Approximately 25 percent of the sun's energy on the Earth's surface is composed of wavelengths longer than 1.1 micron to which the silicon cannot respond. Thus, this energy is absorbed in the opaque back contact of the conventional silicon solar cell. The absorbed energy not converted to useful electrical energy is dissipated within the conventional solar cell. The majority of energy is absorbed in the upper surface region, being of short wavelength. The energy absorbed beyond a diffusion length of the junction is again converted to thermal dissipation. Thus, most of the absorbed energy results in thermal dissipation within the solar cell itself. There is a temperature gradient through the solar cell from the upper surface to the heat sink (assuming that the cell is cooled from the back side) that depends on the thermal conductivity and rate of energy flow per unit area.

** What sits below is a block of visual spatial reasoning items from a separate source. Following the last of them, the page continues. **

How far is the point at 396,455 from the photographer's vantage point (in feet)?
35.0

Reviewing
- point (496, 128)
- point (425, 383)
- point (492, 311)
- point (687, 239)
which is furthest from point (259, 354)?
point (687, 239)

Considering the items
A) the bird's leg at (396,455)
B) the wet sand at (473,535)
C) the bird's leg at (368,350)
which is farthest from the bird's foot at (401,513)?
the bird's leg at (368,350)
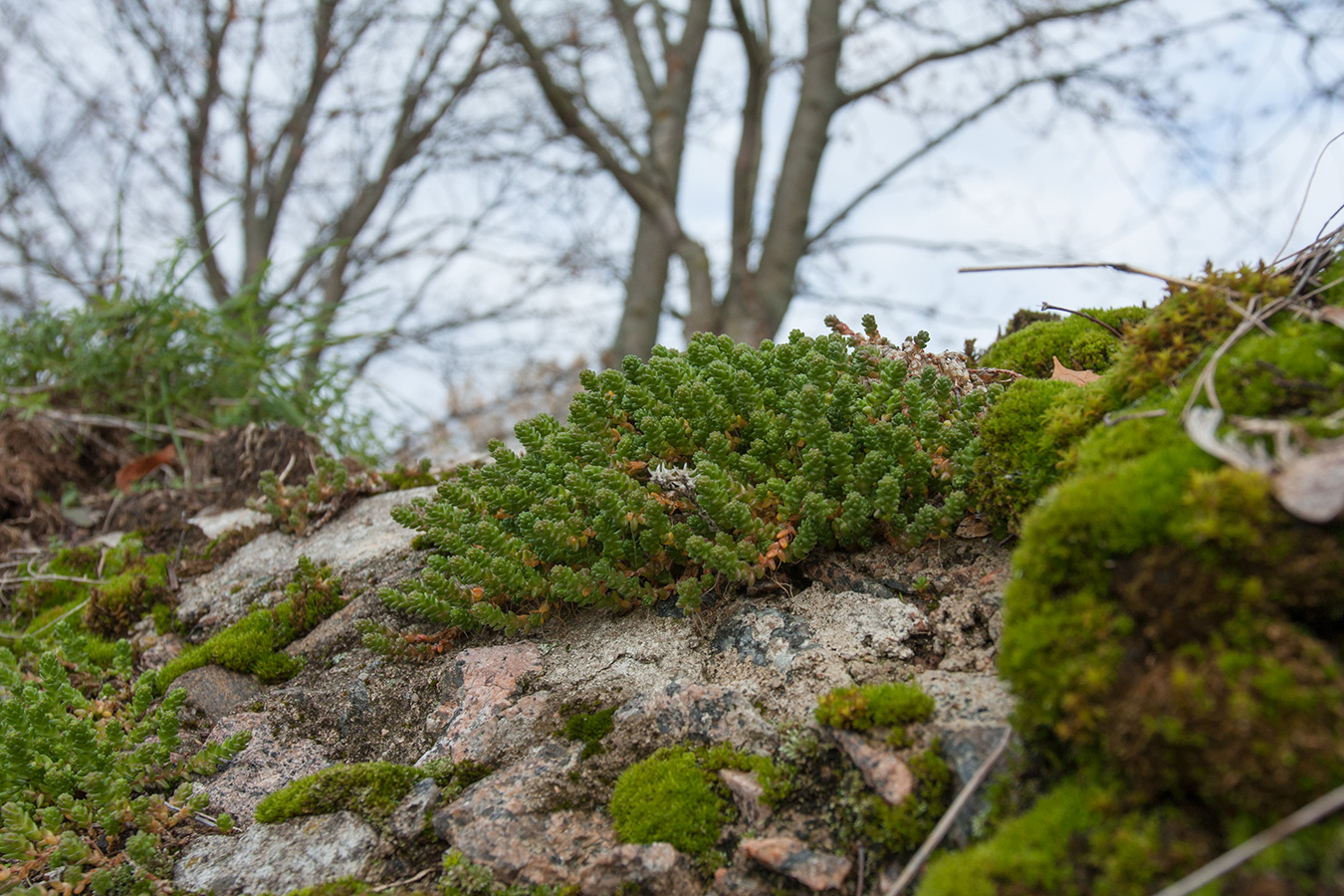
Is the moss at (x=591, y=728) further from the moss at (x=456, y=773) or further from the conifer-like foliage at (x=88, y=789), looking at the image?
the conifer-like foliage at (x=88, y=789)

In consideration of the design limitations discussed above, and the trade offs involved among the design parameters, it is concluded that no significant high intensity gains can be expected from technology improvements on the conventional silicon solar cell.

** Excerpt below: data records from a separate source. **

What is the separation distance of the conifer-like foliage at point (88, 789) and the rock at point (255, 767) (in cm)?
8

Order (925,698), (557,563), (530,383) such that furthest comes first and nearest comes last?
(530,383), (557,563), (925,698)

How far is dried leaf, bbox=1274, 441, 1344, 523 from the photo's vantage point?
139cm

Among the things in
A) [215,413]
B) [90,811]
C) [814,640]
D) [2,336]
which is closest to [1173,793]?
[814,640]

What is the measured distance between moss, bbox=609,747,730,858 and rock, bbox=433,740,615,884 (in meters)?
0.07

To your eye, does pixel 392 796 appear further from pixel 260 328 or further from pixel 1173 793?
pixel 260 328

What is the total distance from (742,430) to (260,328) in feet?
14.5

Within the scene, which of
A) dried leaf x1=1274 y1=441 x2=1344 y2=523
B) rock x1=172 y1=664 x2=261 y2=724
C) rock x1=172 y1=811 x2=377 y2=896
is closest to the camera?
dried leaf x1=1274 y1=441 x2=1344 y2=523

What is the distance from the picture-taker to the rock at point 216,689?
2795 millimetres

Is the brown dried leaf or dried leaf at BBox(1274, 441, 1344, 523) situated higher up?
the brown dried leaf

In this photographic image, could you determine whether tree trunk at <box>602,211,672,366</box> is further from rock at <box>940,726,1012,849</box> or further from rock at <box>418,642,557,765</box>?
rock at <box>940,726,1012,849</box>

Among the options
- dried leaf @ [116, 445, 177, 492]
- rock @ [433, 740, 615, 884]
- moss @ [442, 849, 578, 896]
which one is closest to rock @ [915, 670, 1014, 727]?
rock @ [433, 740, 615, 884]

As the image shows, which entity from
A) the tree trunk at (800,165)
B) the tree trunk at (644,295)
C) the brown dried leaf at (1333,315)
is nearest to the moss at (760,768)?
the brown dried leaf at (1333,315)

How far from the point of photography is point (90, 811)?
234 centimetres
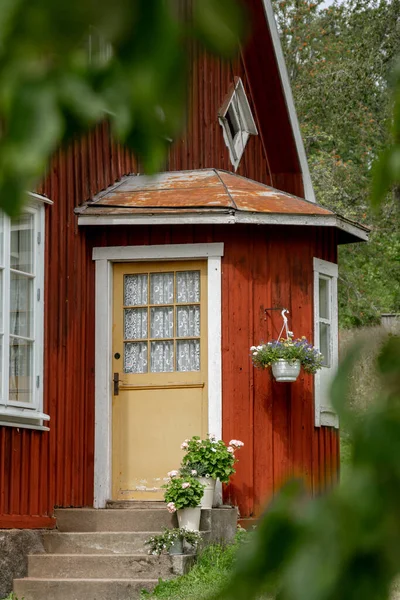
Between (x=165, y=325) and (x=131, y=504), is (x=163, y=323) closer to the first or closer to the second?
(x=165, y=325)

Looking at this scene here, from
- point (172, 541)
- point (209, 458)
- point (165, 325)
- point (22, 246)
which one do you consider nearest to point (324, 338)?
point (165, 325)

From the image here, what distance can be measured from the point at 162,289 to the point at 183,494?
75.7 inches

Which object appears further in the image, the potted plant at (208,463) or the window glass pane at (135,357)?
the window glass pane at (135,357)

The high intensity solar cell described in this invention utilizes an edge illuminated or vertical junction structure that has been employed as a photovoltaic cell. Such a structure is described by J. P. Wise in U.S. Pat. No. 3,690,953. The vertical junction hardened solar cell taught by J. P. Wise's patent is not suitable for high intensity applications and is comparatively very expensive to fabricate. The structure taught by John M. Gault in U. S. Pat. No. 3,422,527 as a method of manufacture of high voltage solar cell bears a resemblance to the present invention. However, this invention differs in several important aspects. According to Gault's invention, wafers formed to have photogenerating characteristics by any standard well known manner are employed. In this invention the starting wafers are not found to have suitable photogenerating characteristics by any standard well known manner but differ considerably in that the diffusion depths and bulk resistivities employed would make a rather useless conventional cell by all standard criteria. In addition, according to Gault's invention each wafer is nickel plated on both surfaces, sintered, and then replated with nickel prior to being assembled into a stack with interposed soldering wafers such as pure tin. Thereafter, the assemblage is placed in a furnace to cause soldering of the nickel plated surfaces. One distinguishing feature of the present invention is that aluminum is employed to alloy the silicon wafers, which provides not only better thermal characteristics for high intensity but can be done at lower temperatures than the Ni sintering employed by Gault to help preserve the bulk lifetimes that are essential for efficiency. However, no information or claims are presented in Gault's patent as to aspects concerning high intensity.
According to the present invention, a structure is provided for a photovoltaic cell which results in improved characteristics for conversion of high intensity radiation. The high intensity solar cell in accordance with the invention eliminates most of the problems and design limitations associated with the prior art. The invention also covers methods of manufacturing series-connected arrays of high intensity solar cells at low cost, and a system of concentrating incident radiation into the most sensitive region of the high intensity solar cell for maximizing efficiency. The high intensity solar cell has demonstrated high efficiency and thermal stability under intense solar concentration levels in excess of 250 AMO sun levels.